Pourtant, comme le souligne un professeur de droit à l’université de Ouagadougou, le problème en Afrique réside moins dans l’absence de normes que dans leur application défaillante par des dirigeants peu enclins à l’esprit démocratique.

L’émergence d’un modèle politique alternatif ?

La remise en cause du modèle démocratique occidental gagne du terrain au Sahel. Les populations et les militaires expriment de plus en plus le souhait de rompre avec les structures perçues comme néocoloniales pour construire un système adapté aux réalités locales. Les coups d’État successifs au Mali, au Niger et au Burkina Faso symbolisent cette quête d’autonomie politique.

Les consultations nationales organisées par les juntes ont souvent été boycottées par les partis politiques traditionnels, perçus comme des reliquats des anciennes transitions démocratiques des années 1990. Ces dernières avaient pourtant posé les bases de l’État de droit en Afrique de l’Ouest, mais leur mise en œuvre a souvent été inégale, voire détournée par des élites politiques.
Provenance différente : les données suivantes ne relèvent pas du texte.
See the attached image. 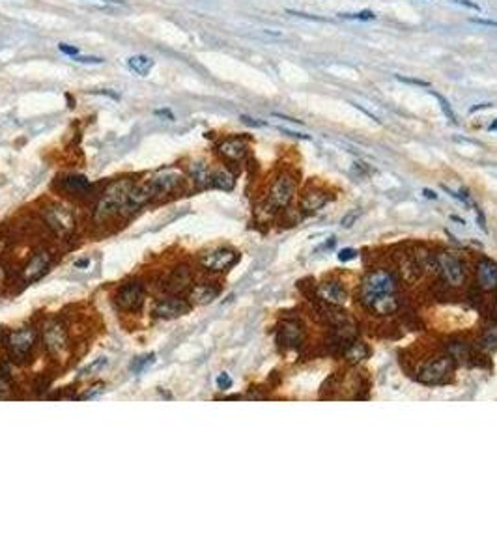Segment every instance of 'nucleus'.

Des voix s’élèvent désormais pour promouvoir un modèle politique basé sur des valeurs endogènes, capable de concilier stabilité et souveraineté. Cependant, cette ambition se heurte à des réalités complexes : répression des oppositions, instrumentalisation de l’opinion publique et absence de calendrier clair pour un retour à l’ordre constitutionnel.
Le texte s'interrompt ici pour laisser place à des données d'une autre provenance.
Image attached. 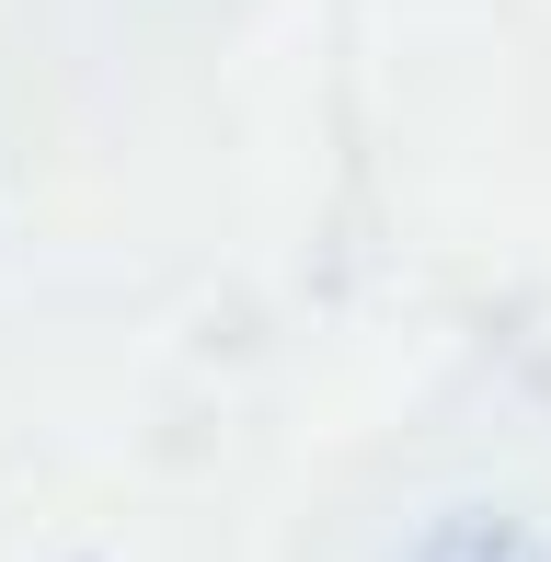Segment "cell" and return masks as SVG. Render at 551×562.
Here are the masks:
<instances>
[{
	"instance_id": "1",
	"label": "cell",
	"mask_w": 551,
	"mask_h": 562,
	"mask_svg": "<svg viewBox=\"0 0 551 562\" xmlns=\"http://www.w3.org/2000/svg\"><path fill=\"white\" fill-rule=\"evenodd\" d=\"M414 562H540V551H529V528H517V517L471 505V517H448V528H437V540H425Z\"/></svg>"
}]
</instances>
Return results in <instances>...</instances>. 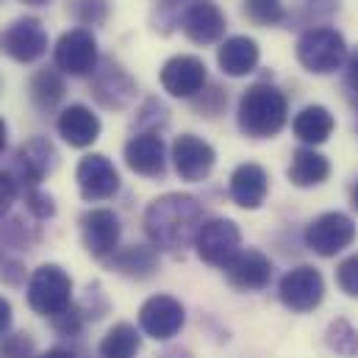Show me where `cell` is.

L’opposition politique en première ligne

Les partis politiques de l’opposition jouent un rôle clé dans la préservation des valeurs démocratiques. Pourtant, leur influence reste limitée face à la mainmise des juntes sur les institutions. Au Niger, par exemple, l’accession au multipartisme dans les années 1990 avait suscité un espoir de liberté politique, mais les dysfonctionnements institutionnels ont ouvert la voie à une nouvelle prise de pouvoir militaire.
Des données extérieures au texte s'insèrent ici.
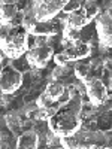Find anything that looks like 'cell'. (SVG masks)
I'll return each instance as SVG.
<instances>
[{
	"label": "cell",
	"mask_w": 112,
	"mask_h": 149,
	"mask_svg": "<svg viewBox=\"0 0 112 149\" xmlns=\"http://www.w3.org/2000/svg\"><path fill=\"white\" fill-rule=\"evenodd\" d=\"M17 149H39V139L33 130L24 131L17 143Z\"/></svg>",
	"instance_id": "30bf717a"
},
{
	"label": "cell",
	"mask_w": 112,
	"mask_h": 149,
	"mask_svg": "<svg viewBox=\"0 0 112 149\" xmlns=\"http://www.w3.org/2000/svg\"><path fill=\"white\" fill-rule=\"evenodd\" d=\"M73 73H75V78L84 82L91 73L88 61H76V63H73Z\"/></svg>",
	"instance_id": "4fadbf2b"
},
{
	"label": "cell",
	"mask_w": 112,
	"mask_h": 149,
	"mask_svg": "<svg viewBox=\"0 0 112 149\" xmlns=\"http://www.w3.org/2000/svg\"><path fill=\"white\" fill-rule=\"evenodd\" d=\"M82 8L85 9V12H87V18L90 19V22H91L93 18H97L99 15L102 14L100 5H99L97 2H84Z\"/></svg>",
	"instance_id": "9a60e30c"
},
{
	"label": "cell",
	"mask_w": 112,
	"mask_h": 149,
	"mask_svg": "<svg viewBox=\"0 0 112 149\" xmlns=\"http://www.w3.org/2000/svg\"><path fill=\"white\" fill-rule=\"evenodd\" d=\"M43 93L55 103V102H58L60 98L63 97V94H64V85L61 82H57V81H48Z\"/></svg>",
	"instance_id": "8fae6325"
},
{
	"label": "cell",
	"mask_w": 112,
	"mask_h": 149,
	"mask_svg": "<svg viewBox=\"0 0 112 149\" xmlns=\"http://www.w3.org/2000/svg\"><path fill=\"white\" fill-rule=\"evenodd\" d=\"M91 51H93L91 43H87V42H82V40L69 43L63 49V52L67 55V58L72 63H76V61H82L85 58H88L91 55Z\"/></svg>",
	"instance_id": "ba28073f"
},
{
	"label": "cell",
	"mask_w": 112,
	"mask_h": 149,
	"mask_svg": "<svg viewBox=\"0 0 112 149\" xmlns=\"http://www.w3.org/2000/svg\"><path fill=\"white\" fill-rule=\"evenodd\" d=\"M60 143H61V146H63L64 149H81V142L76 137V134L60 137Z\"/></svg>",
	"instance_id": "e0dca14e"
},
{
	"label": "cell",
	"mask_w": 112,
	"mask_h": 149,
	"mask_svg": "<svg viewBox=\"0 0 112 149\" xmlns=\"http://www.w3.org/2000/svg\"><path fill=\"white\" fill-rule=\"evenodd\" d=\"M81 122L82 121L79 115L73 113L70 110H66V109H60L58 113H55L48 121V125L52 133H55L60 137H64V136L76 134L81 128Z\"/></svg>",
	"instance_id": "7a4b0ae2"
},
{
	"label": "cell",
	"mask_w": 112,
	"mask_h": 149,
	"mask_svg": "<svg viewBox=\"0 0 112 149\" xmlns=\"http://www.w3.org/2000/svg\"><path fill=\"white\" fill-rule=\"evenodd\" d=\"M66 6V0H42L36 2V21L46 22L58 17Z\"/></svg>",
	"instance_id": "5b68a950"
},
{
	"label": "cell",
	"mask_w": 112,
	"mask_h": 149,
	"mask_svg": "<svg viewBox=\"0 0 112 149\" xmlns=\"http://www.w3.org/2000/svg\"><path fill=\"white\" fill-rule=\"evenodd\" d=\"M82 5H84V2H79V0H75V2H66V6L63 8V12L61 14H66V15H69V14H72V12H75V10H78L79 8H82Z\"/></svg>",
	"instance_id": "ac0fdd59"
},
{
	"label": "cell",
	"mask_w": 112,
	"mask_h": 149,
	"mask_svg": "<svg viewBox=\"0 0 112 149\" xmlns=\"http://www.w3.org/2000/svg\"><path fill=\"white\" fill-rule=\"evenodd\" d=\"M54 57V48L52 46H37V48H30L26 52L27 63L30 69H45L49 60Z\"/></svg>",
	"instance_id": "8992f818"
},
{
	"label": "cell",
	"mask_w": 112,
	"mask_h": 149,
	"mask_svg": "<svg viewBox=\"0 0 112 149\" xmlns=\"http://www.w3.org/2000/svg\"><path fill=\"white\" fill-rule=\"evenodd\" d=\"M96 30L100 45L112 48V17L108 12H102L96 18Z\"/></svg>",
	"instance_id": "52a82bcc"
},
{
	"label": "cell",
	"mask_w": 112,
	"mask_h": 149,
	"mask_svg": "<svg viewBox=\"0 0 112 149\" xmlns=\"http://www.w3.org/2000/svg\"><path fill=\"white\" fill-rule=\"evenodd\" d=\"M64 40L73 43V42H78L81 40V30L78 29H73V27H69V26H64L63 27V34H61Z\"/></svg>",
	"instance_id": "2e32d148"
},
{
	"label": "cell",
	"mask_w": 112,
	"mask_h": 149,
	"mask_svg": "<svg viewBox=\"0 0 112 149\" xmlns=\"http://www.w3.org/2000/svg\"><path fill=\"white\" fill-rule=\"evenodd\" d=\"M24 84V73L17 70L10 63H8L0 74V90L3 94L14 95Z\"/></svg>",
	"instance_id": "3957f363"
},
{
	"label": "cell",
	"mask_w": 112,
	"mask_h": 149,
	"mask_svg": "<svg viewBox=\"0 0 112 149\" xmlns=\"http://www.w3.org/2000/svg\"><path fill=\"white\" fill-rule=\"evenodd\" d=\"M18 2L9 3V5H2L0 6V18H2V24H10L18 14Z\"/></svg>",
	"instance_id": "7c38bea8"
},
{
	"label": "cell",
	"mask_w": 112,
	"mask_h": 149,
	"mask_svg": "<svg viewBox=\"0 0 112 149\" xmlns=\"http://www.w3.org/2000/svg\"><path fill=\"white\" fill-rule=\"evenodd\" d=\"M90 24V19L87 18V12L84 8H79L78 10L72 12V14L67 15V19H66V26L69 27H73V29H84L85 26H88Z\"/></svg>",
	"instance_id": "9c48e42d"
},
{
	"label": "cell",
	"mask_w": 112,
	"mask_h": 149,
	"mask_svg": "<svg viewBox=\"0 0 112 149\" xmlns=\"http://www.w3.org/2000/svg\"><path fill=\"white\" fill-rule=\"evenodd\" d=\"M54 61H55V66H70V64H73L63 51L54 54Z\"/></svg>",
	"instance_id": "ffe728a7"
},
{
	"label": "cell",
	"mask_w": 112,
	"mask_h": 149,
	"mask_svg": "<svg viewBox=\"0 0 112 149\" xmlns=\"http://www.w3.org/2000/svg\"><path fill=\"white\" fill-rule=\"evenodd\" d=\"M34 102H36V104H37V107H39V109H42V107H48V106H51V104L54 103V102H52L51 98H49L43 91L36 97V100H34Z\"/></svg>",
	"instance_id": "d6986e66"
},
{
	"label": "cell",
	"mask_w": 112,
	"mask_h": 149,
	"mask_svg": "<svg viewBox=\"0 0 112 149\" xmlns=\"http://www.w3.org/2000/svg\"><path fill=\"white\" fill-rule=\"evenodd\" d=\"M85 86V94L88 97V100L93 106H102L109 97V91L102 82V79L96 78L93 73H90V76L87 78L84 82Z\"/></svg>",
	"instance_id": "277c9868"
},
{
	"label": "cell",
	"mask_w": 112,
	"mask_h": 149,
	"mask_svg": "<svg viewBox=\"0 0 112 149\" xmlns=\"http://www.w3.org/2000/svg\"><path fill=\"white\" fill-rule=\"evenodd\" d=\"M0 49L9 60L24 57L29 51V33L22 27L0 24Z\"/></svg>",
	"instance_id": "6da1fadb"
},
{
	"label": "cell",
	"mask_w": 112,
	"mask_h": 149,
	"mask_svg": "<svg viewBox=\"0 0 112 149\" xmlns=\"http://www.w3.org/2000/svg\"><path fill=\"white\" fill-rule=\"evenodd\" d=\"M60 104L55 102L52 103L51 106H48V107H42L36 112V119H39V121H49L55 113H58L60 112Z\"/></svg>",
	"instance_id": "5bb4252c"
},
{
	"label": "cell",
	"mask_w": 112,
	"mask_h": 149,
	"mask_svg": "<svg viewBox=\"0 0 112 149\" xmlns=\"http://www.w3.org/2000/svg\"><path fill=\"white\" fill-rule=\"evenodd\" d=\"M111 131H112V125H111Z\"/></svg>",
	"instance_id": "44dd1931"
}]
</instances>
Les récentes transitions ont également vu l’émergence de figures militaires charismatiques, comme le capitaine Ibrahim Traoré au Burkina Faso, qui remettent en cause la pertinence du modèle démocratique occidental. Leurs déclarations, souvent relayées par les médias, alimentent un débat national sur la définition même de la démocratie.

Face à cette situation, la Cédéao tente de rétablir l’ordre démocratique par des sanctions économiques. Cependant, ces mesures sont perçues par une partie des populations comme une ingérence occidentale, renforçant le sentiment d’une lutte pour la souveraineté des États du Sahel.

Le cas de la Guinée : un modèle à suivre ?

En dehors de l’AES, la Guinée connaît une dynamique similaire depuis son coup d’État de septembre 2021. La junte guinéenne, dirigée par le colonel Mamadi Doumbouya, a interdit plus de 50 formations politiques, officiellement pour non-respect des critères légaux. Un référendum constitutionnel est prévu pour septembre 2024, présenté comme une étape vers un retour à l’ordre constitutionnel.

Comme au Mali, au Niger et au Burkina Faso, la junte guinéenne est régulièrement accusée de réprimer les libertés fondamentales et de museler l’opposition. Ce modèle, où la transition vers la démocratie est conditionnée par des réformes constitutionnelles controversées, interroge sur la viabilité des processus en cours.

Vers une démocratie adaptée au Sahel

La situation politique au Sahel met en lumière une tension fondamentale : d’un côté, l’urgence de stabiliser des États fragilisés par le terrorisme ; de l’autre, la nécessité de préserver les principes démocratiques. Les juntes militaires, bien que contestées, bénéficient d’un soutien populaire dans un contexte de méfiance envers les anciennes élites politiques.

Pourtant, comme le rappelle un ancien ministre togolais de l’Intérieur, François Akila-Esso Boko, l’échec des systèmes dictatoriaux n’est plus à démontrer. Le défi pour les pays du Sahel sera donc de trouver un équilibre entre souveraineté nationale et respect des droits fondamentaux, en s’inspirant de leurs propres expériences historiques.

L’éducation des partis politiques et la formation d’une opposition crédible apparaissent comme des pistes essentielles pour éviter que les transitions actuelles ne se transforment en nouvelles formes d’autoritarisme. La route vers une démocratie durable au Sahel reste semée d’embûches, mais elle est plus que jamais indispensable pour garantir la paix et la prospérité des populations.